BRIEF:
Please filter the data down to the lines that include the word "both" and copy them.

[Extracted data entries]
--- --- ---

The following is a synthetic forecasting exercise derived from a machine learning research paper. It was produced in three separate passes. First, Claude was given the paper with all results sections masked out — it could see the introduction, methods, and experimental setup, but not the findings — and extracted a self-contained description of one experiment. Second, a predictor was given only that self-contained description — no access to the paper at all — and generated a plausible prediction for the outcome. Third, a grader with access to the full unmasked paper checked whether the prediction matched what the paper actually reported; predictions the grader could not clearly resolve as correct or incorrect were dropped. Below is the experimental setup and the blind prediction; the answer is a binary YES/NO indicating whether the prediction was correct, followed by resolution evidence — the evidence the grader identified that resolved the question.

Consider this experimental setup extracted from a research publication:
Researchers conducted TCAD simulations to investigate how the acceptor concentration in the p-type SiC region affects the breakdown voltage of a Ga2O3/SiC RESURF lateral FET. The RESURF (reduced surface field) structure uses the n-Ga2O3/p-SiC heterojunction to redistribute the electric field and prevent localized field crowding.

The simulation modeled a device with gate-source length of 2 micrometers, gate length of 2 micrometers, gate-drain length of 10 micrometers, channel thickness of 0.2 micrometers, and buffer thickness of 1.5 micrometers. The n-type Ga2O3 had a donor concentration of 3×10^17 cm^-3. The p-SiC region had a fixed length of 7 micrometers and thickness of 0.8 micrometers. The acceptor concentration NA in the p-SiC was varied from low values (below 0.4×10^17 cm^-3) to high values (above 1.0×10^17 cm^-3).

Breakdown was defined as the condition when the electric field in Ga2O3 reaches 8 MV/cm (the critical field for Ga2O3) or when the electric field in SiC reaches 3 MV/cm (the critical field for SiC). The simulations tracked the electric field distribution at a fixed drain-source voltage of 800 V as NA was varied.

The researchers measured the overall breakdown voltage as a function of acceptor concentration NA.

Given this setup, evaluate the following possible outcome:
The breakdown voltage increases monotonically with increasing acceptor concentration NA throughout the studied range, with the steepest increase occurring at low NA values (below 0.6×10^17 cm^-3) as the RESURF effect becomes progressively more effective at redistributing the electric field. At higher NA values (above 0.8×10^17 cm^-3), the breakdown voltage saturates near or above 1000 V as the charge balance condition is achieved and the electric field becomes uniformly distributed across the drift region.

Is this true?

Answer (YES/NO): NO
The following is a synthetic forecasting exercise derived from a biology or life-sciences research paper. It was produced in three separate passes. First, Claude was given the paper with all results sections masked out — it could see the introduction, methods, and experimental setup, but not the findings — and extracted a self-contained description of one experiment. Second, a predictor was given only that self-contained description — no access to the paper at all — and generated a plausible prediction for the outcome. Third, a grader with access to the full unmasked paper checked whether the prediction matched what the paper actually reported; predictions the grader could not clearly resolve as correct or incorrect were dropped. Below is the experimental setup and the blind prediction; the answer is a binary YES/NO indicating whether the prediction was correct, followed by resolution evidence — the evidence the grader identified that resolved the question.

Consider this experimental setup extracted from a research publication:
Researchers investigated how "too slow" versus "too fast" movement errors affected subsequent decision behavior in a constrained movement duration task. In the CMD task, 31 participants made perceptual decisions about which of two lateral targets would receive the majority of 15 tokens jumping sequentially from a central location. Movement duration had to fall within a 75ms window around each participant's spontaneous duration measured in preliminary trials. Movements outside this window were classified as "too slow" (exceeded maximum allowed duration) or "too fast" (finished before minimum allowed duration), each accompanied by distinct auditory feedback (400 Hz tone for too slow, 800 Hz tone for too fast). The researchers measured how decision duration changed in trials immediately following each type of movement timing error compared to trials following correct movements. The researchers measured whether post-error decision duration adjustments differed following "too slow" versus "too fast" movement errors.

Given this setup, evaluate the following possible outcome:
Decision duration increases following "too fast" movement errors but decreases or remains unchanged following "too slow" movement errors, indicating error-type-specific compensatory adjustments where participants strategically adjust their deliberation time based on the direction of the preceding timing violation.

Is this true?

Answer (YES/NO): NO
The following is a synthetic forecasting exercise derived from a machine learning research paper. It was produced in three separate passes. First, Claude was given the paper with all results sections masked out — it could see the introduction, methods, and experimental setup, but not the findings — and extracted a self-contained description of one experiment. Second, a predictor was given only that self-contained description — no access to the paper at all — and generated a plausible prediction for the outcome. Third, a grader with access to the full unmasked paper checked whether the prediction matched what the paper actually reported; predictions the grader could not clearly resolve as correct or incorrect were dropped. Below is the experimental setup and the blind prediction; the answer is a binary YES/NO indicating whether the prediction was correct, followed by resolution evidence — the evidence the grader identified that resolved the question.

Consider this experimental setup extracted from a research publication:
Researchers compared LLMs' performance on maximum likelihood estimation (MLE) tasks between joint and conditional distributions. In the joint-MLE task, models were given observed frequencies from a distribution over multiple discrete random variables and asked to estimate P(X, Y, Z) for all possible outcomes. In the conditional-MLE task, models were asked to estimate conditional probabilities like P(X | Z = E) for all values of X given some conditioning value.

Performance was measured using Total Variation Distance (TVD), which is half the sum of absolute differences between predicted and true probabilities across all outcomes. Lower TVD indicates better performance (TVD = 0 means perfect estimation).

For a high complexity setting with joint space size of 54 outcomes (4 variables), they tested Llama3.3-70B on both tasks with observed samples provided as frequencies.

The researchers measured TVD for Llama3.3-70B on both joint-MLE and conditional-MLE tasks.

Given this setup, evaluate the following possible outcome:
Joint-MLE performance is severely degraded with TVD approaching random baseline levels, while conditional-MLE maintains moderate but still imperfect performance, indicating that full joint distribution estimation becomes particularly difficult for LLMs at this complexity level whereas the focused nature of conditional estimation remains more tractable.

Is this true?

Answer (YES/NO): NO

--- --- ---

WRITTEN SOLUTION:
For a high complexity setting with joint space size of 54 outcomes (4 variables), they tested Llama3.3-70B on both tasks with observed samples provided as frequencies.
The researchers measured TVD for Llama3.3-70B on both joint-MLE and conditional-MLE tasks.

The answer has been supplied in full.